15633 – Individual submission
Advocacy is a calling, adding volume to the voiceless. Speaking as a person with a disability who has found himself working as a disability advocate, I cannot stress how fulfilling the role is. Nor can I adequately describe how vital it is to have people like me in the roles. It is not possible for anyone to adequately advocate for us without having experienced the discrimination, abuse, neglect from family, teachers, friends, employers, police, doctors and lawyers. Even as someone working with a service that is specifically empowered to advocate for people with a disability, I am singled out with some regularity for the things I struggle with because of my disability. It is all too common – people want to help until it is inconvenient, or they feel like the assistance I receive somehow makes what I do less meaningful, or too easy.

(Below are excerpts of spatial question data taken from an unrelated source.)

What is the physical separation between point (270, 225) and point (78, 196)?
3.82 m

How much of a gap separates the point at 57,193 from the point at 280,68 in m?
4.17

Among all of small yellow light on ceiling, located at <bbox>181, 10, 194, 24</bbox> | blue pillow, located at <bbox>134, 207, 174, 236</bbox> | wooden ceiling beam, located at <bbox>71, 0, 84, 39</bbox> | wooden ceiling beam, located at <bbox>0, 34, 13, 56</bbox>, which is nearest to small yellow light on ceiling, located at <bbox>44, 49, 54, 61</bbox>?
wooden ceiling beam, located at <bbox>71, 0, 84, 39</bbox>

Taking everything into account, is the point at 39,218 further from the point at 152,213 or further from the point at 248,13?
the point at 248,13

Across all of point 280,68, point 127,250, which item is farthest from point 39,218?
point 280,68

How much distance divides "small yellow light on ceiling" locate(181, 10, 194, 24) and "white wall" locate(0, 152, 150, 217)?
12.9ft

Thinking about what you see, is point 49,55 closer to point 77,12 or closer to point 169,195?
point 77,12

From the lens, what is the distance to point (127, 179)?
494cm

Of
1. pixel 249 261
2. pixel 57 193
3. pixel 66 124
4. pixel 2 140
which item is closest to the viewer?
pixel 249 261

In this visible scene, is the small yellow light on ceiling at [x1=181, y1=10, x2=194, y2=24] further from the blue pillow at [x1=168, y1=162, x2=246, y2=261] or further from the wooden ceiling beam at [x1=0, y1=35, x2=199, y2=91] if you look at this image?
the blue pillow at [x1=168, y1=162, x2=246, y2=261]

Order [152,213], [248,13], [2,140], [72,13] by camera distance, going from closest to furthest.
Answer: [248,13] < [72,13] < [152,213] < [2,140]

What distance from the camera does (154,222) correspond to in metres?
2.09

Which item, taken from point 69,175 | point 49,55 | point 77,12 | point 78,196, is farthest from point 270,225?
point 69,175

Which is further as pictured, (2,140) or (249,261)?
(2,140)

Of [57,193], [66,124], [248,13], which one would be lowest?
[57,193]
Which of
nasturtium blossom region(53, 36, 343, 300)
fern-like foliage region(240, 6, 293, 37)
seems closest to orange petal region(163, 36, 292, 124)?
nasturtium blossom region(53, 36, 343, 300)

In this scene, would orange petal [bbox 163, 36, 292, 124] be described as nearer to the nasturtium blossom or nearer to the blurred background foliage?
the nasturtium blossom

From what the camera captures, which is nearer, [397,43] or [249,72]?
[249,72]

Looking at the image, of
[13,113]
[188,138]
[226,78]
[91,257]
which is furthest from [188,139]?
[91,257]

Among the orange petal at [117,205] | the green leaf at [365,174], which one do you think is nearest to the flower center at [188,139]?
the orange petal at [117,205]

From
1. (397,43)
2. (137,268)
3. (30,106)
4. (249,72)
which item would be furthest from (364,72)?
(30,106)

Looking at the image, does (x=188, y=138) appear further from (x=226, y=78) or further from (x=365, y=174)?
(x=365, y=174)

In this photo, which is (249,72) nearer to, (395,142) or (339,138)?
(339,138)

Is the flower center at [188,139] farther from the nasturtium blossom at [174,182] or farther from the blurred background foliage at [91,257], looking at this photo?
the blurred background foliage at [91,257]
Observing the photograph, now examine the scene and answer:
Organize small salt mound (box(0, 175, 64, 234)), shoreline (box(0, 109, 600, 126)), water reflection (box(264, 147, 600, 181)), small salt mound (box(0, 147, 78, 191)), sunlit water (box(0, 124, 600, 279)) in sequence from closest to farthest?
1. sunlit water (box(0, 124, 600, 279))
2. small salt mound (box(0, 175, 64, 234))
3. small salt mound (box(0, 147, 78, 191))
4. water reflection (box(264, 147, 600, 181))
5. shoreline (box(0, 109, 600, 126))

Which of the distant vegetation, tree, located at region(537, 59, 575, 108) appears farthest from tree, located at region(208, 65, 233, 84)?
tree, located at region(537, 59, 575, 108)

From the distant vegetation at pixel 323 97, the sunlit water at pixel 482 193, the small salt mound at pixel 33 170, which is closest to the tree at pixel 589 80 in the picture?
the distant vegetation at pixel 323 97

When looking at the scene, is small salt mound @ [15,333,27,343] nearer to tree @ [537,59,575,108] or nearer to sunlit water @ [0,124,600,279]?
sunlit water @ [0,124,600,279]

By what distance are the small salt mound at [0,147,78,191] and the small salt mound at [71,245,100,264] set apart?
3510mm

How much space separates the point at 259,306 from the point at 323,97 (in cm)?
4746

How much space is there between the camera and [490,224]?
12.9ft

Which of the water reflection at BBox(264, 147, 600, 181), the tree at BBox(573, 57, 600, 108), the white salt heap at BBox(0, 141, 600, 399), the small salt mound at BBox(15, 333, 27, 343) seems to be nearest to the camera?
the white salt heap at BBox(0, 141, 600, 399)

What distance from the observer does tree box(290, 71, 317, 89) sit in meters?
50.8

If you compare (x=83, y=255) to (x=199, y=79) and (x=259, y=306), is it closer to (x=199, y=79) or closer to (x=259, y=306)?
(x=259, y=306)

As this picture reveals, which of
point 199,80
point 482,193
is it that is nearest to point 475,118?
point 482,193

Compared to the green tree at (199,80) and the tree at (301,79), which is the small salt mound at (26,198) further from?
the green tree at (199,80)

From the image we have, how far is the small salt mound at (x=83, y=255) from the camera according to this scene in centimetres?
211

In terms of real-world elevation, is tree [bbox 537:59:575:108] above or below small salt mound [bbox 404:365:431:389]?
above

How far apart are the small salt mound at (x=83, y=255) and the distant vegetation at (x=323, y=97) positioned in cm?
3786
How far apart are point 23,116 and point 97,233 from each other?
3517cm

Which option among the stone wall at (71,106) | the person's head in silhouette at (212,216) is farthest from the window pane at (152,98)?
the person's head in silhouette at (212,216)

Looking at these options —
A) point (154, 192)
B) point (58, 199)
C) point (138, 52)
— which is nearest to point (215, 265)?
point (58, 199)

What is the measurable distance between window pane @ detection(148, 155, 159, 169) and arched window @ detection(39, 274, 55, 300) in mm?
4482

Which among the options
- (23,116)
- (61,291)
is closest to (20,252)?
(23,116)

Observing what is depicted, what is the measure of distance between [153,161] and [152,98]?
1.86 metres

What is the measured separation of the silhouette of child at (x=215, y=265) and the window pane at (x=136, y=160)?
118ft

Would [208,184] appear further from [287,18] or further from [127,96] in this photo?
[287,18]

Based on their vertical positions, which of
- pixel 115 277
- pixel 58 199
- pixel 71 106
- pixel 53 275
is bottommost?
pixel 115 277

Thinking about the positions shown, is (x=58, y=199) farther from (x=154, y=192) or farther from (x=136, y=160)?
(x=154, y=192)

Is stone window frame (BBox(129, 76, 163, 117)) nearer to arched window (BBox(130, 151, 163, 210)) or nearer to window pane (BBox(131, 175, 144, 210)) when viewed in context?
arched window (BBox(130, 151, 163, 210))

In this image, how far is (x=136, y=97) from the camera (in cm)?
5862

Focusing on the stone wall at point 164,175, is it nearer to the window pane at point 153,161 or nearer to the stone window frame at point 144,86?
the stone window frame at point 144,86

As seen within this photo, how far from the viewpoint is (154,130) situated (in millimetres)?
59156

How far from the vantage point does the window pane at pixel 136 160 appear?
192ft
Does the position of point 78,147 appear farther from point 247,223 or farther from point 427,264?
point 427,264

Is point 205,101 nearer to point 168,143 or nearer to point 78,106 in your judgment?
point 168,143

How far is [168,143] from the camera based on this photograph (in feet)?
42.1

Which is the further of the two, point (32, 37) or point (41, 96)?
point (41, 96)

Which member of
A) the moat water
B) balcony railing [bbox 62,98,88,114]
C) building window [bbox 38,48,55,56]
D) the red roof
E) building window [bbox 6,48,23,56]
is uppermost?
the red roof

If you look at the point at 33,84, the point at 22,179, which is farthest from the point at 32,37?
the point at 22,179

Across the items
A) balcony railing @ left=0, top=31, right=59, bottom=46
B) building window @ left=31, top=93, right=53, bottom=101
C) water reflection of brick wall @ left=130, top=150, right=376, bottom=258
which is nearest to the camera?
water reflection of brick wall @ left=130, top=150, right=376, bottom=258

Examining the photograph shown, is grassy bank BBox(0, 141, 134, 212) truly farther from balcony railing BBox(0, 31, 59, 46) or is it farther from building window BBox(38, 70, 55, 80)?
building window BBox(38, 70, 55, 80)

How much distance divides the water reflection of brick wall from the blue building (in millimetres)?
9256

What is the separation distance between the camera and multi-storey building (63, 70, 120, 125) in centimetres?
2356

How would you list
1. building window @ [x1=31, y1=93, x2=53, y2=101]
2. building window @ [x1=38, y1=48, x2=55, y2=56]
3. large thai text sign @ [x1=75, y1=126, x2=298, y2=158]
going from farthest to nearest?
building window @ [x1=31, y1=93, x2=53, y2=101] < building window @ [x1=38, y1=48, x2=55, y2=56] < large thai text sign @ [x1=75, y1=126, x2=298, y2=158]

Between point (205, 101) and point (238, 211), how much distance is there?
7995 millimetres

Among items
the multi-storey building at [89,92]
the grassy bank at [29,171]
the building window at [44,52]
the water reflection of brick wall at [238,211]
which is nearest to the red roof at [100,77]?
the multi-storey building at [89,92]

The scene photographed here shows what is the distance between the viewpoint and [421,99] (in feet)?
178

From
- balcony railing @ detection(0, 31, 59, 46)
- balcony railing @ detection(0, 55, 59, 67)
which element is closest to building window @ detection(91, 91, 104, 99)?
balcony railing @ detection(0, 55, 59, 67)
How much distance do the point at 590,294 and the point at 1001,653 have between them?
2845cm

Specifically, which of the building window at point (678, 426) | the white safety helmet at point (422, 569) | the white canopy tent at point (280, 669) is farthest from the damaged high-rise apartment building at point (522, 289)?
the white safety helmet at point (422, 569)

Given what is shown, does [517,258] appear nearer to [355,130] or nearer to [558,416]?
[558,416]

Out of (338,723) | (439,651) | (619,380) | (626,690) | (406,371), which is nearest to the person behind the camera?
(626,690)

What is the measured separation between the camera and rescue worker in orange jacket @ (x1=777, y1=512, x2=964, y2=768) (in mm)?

If Advocacy is allowed to slip into a quasi-case-manager/legal representation space that essentially requires all of a Health Sciences degree, Law Degree, MBA and Political Sciences in order to function, it will rip away any chance people with a disability have of even being in the conversation.
There is too much diasporic decision making in jurisdictions around Australia that are not inline with best-practice or current research.
I would like to see a national body, similar to a registration agency, that is made of people like myself with living experience of living with a disability – like a publicly funded policy think tank or similar to the human rights commission, perhaps even as an offshoot. To both oversee the provision of Advocacy for people with a disability, raising awareness of all people with a disability as well as collect the data and respond faster with recommendations than whatever is happening at the moment.